While I was having breakfast this morning, around quarter past six, I received a phone call from Woodland Terrace. It was Sherri Spillman, the Administrator of the facility. She apologized for calling me so early in the morning, but said that she was calling because she was talking to mom and she specifically asked to talk to me. She handed mom the phone and I said, “Hello?”
Mom said, “Hi, David,” and then she just started making softly weeping. She wouldn’t respond to anything I said; I asked, “Why are you crying, mom? What’s going on?”
She said, “Because,” but that was all. Sherri took the phone away from her and started to talk, and I heard mom in the background say, “Tell him that.”
Sherri asked her, “Tell him what, Kathie?” but she didn’t reply.
Sherri tried to reassure me that she actually did ask for me. She said that my mom clearly said, “I’m trying to participate,” when Sherri went to visit her this morning. (“Participate” would be the word with most syllables she’s said in months.) Sherri asked her if she wanted to talk to her son and she said, “Yes.” She said, “His name is David,” and mom said, “Yes.” Sherri said, “He lives in California,” and mom said, “Los Angeles.”
Then she and I started talking about how mom was before all this happened last year. I started explaining to her about how I was concerned about the prescription she’d been on for Zyprexa and the many mistakes I feel were made by Dr. Caliendo. Sherri said she wasn’t qualified to speak about medications and handed the phone to Jessica, who she said was the Unit Manager.
I quickly gave Jessica the five-minute synopsis of mom’s issues — I’ve gotten to the point where I can summarize the relevant details of sixty years into a five-minute monologue now — and then she listed the medications mom is receiving right now:
- daily 325mg Aspirin, which seems like a good idea
- 220mg of Zinc sulfate each day for the next fourteen days, which is apparently supposed to help with bed sores, skin irritation
- lots of Vitamin C and a multivitamin, which seems like another harmless, good idea
- protonix, which is supposed to be for acid reflux but which Jessica said was for treating colitis; I suppose those are the same thing
- mesasalamine, which is another drug used to treat colitis
- Sulfasalazine, which is yet another drug to treat colitis
- Megace, which is an appetite stimulant, because I take it she hasn’t really been eating well
- levothyroxine, which is used to treat hyperthyroidism
- 100mg daily of Zoloft, an anti-depressant
- lisinopril, which is used to treat high blood pressure
- metaprolol, which is a generic for Lopressor, another medication to treat high blood pressure
- Ativan, as needed for severe anxiety
(Jessica also told me that she saw in the chart that on July 9th Susan stopped the Aricept and the Haldol, which was good to learn.)

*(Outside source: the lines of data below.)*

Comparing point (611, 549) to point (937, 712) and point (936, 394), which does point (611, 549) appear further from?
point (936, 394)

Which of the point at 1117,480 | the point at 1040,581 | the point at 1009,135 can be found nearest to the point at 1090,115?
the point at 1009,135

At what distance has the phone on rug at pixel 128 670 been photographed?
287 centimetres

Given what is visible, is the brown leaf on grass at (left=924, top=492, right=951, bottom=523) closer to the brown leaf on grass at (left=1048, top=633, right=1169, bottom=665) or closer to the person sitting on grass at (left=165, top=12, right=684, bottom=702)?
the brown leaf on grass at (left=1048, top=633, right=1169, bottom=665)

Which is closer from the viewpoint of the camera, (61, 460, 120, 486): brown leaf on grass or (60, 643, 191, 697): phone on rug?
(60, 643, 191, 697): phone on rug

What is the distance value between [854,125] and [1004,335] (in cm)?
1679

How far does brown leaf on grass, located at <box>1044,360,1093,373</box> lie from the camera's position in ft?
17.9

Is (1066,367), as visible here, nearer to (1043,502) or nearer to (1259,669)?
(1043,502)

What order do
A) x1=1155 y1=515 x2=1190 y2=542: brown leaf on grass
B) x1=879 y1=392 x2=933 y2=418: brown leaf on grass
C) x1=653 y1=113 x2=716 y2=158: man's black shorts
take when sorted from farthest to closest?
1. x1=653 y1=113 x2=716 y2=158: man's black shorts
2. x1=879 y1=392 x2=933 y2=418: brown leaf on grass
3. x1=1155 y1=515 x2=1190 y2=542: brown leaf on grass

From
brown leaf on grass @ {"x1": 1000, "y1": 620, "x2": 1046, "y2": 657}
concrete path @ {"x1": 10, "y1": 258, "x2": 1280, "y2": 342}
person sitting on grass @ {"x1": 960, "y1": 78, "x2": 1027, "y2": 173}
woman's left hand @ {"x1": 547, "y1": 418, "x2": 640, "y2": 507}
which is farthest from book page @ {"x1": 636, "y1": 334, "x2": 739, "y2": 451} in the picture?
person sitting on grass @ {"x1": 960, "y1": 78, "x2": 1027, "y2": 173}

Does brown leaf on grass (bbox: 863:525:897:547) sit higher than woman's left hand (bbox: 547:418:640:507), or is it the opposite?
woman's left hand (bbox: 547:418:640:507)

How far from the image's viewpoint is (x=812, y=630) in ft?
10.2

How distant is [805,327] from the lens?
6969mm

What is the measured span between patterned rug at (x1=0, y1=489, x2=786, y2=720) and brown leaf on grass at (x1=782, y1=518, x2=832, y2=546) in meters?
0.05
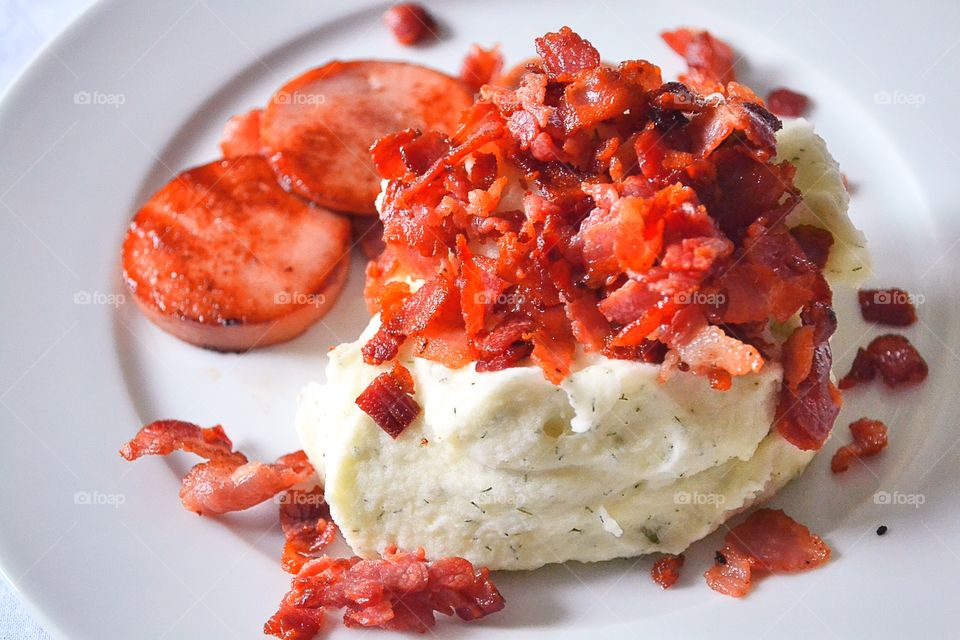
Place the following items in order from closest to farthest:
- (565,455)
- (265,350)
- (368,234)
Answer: (565,455), (265,350), (368,234)

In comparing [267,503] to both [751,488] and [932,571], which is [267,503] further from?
[932,571]

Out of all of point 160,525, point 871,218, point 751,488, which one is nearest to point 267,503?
point 160,525

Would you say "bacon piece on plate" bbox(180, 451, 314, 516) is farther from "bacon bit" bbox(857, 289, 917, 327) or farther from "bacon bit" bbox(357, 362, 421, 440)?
"bacon bit" bbox(857, 289, 917, 327)

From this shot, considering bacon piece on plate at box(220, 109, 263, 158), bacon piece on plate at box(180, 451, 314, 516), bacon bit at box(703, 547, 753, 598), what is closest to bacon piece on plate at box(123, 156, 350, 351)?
bacon piece on plate at box(220, 109, 263, 158)

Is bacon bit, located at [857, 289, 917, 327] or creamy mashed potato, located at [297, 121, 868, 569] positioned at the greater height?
bacon bit, located at [857, 289, 917, 327]

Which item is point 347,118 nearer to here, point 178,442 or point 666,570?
point 178,442

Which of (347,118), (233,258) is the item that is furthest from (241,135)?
(233,258)
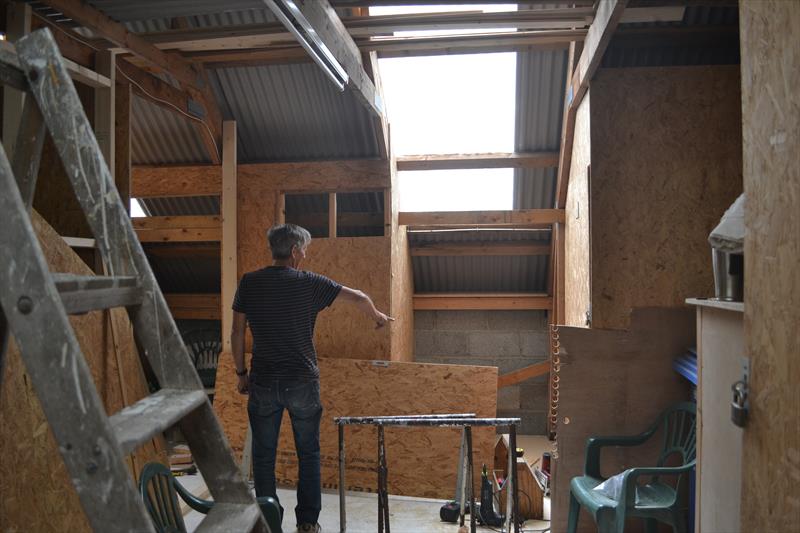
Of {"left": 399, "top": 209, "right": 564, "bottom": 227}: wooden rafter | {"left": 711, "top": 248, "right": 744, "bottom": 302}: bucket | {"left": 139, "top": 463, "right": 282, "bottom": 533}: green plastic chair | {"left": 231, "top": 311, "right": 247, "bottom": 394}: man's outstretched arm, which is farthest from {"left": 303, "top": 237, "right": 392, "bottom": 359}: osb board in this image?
{"left": 711, "top": 248, "right": 744, "bottom": 302}: bucket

When Jessica was listing these drugs, I interrupted her when she got to the levothyroxine, because I had never heard of it and nobody has ever told me that mom has hyperthyroidism. Understand that I have been talking to nurses and doctors twice each day, almost every single day, for nine months now; and that almost every time I ask to be informed of any change to her medications or diagnosis. So to suddenly randomly hear that she is being given a new medication for a new diagnosis was surprising.
Jessica said that Dr. Peele, the house doctor at Woodland Terrace, saw mom on Tuesday, July 10th and prescribed the levothyroxine. I told Jessica that I wanted the levothyroxine stopped until Dr. Peele called me and explained what led him to diagnose hyperthyroidism, since nobody told me anything about any tests being performed. And, obviously, I said that under no circumstances should she be given any medications beyond aspirin and Tylenol without my prior consent.
She said she understood completely, and that Dr. Peele is one of her favorite doctors (even though she said they aren’t supposed to have favorites, which I thought was a little silly). Jessica told me that he visits on Tuesdays and Thursdays, but that she would call him and give him my number and ask him to call me as soon as possible.